■ **Records to use**:
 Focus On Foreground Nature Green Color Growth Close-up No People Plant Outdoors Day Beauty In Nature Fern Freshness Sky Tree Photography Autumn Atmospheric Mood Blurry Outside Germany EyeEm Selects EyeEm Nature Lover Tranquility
* * *
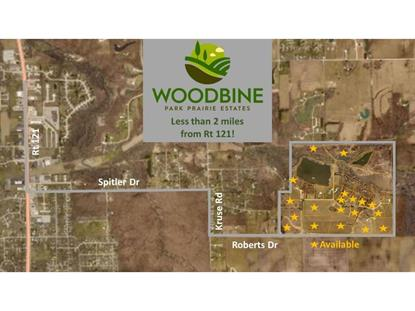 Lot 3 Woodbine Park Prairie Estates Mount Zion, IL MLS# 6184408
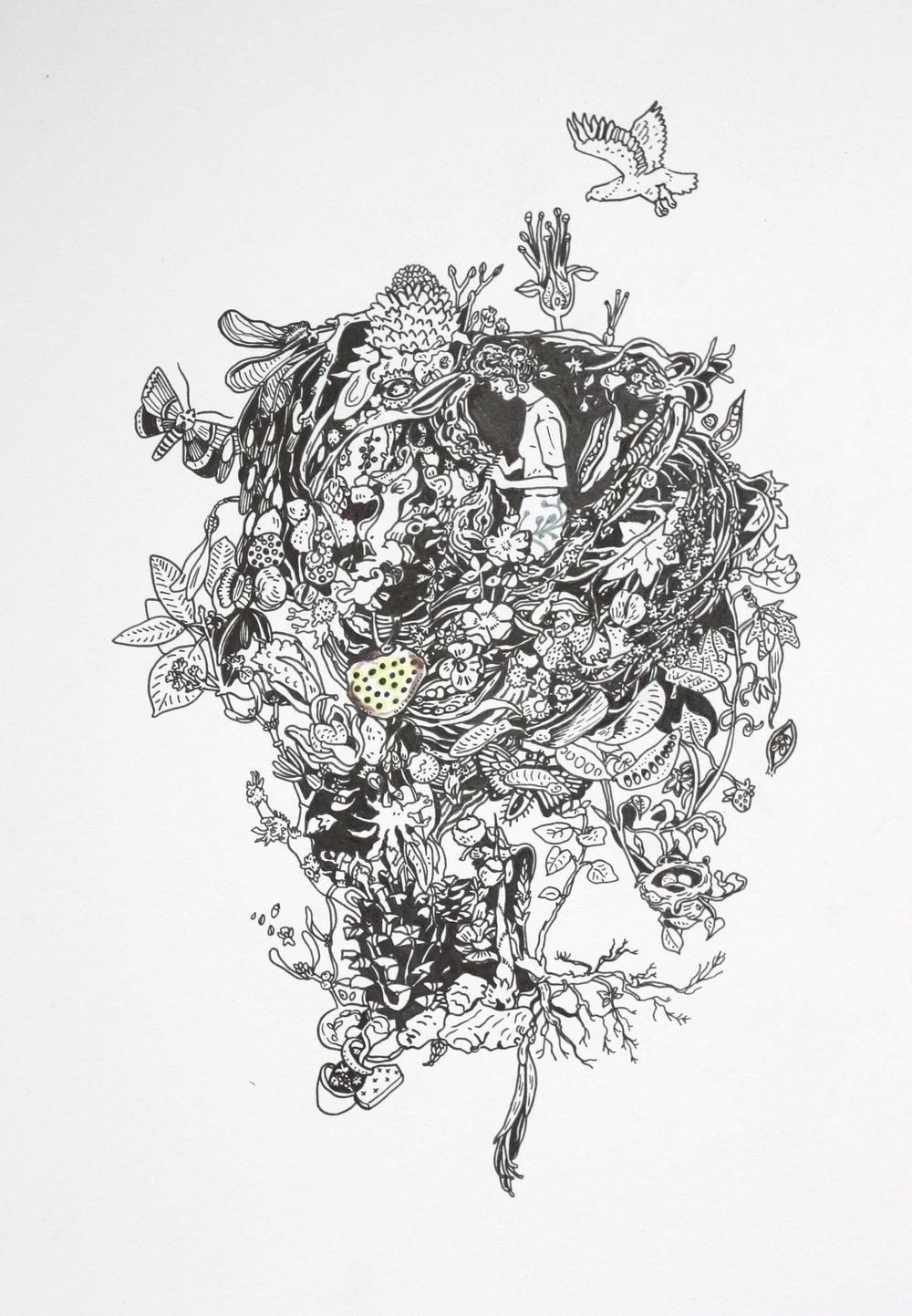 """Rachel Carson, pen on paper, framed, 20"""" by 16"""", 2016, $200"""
==
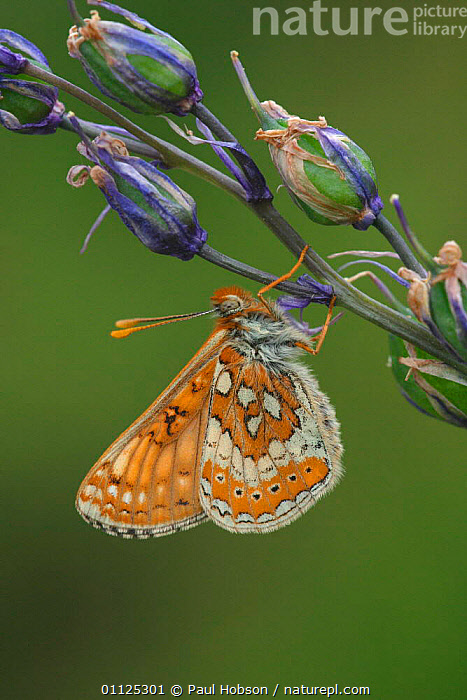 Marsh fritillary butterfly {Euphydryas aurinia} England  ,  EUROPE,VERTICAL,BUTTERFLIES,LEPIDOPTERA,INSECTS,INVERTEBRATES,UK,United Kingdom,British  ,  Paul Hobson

■ **What this task involves**: Only one stretch of the data is wanted: write out exactly the lines from the one holding "Lot 3 Woodbine" through the one holding "Carson, pen on", both included, without the pictures.

■ **Solution for this task**:
 Lot 3 Woodbine Park Prairie Estates Mount Zion, IL MLS# 6184408
 """Rachel Carson, pen on paper, framed, 20"""" by 16"""", 2016, $200"""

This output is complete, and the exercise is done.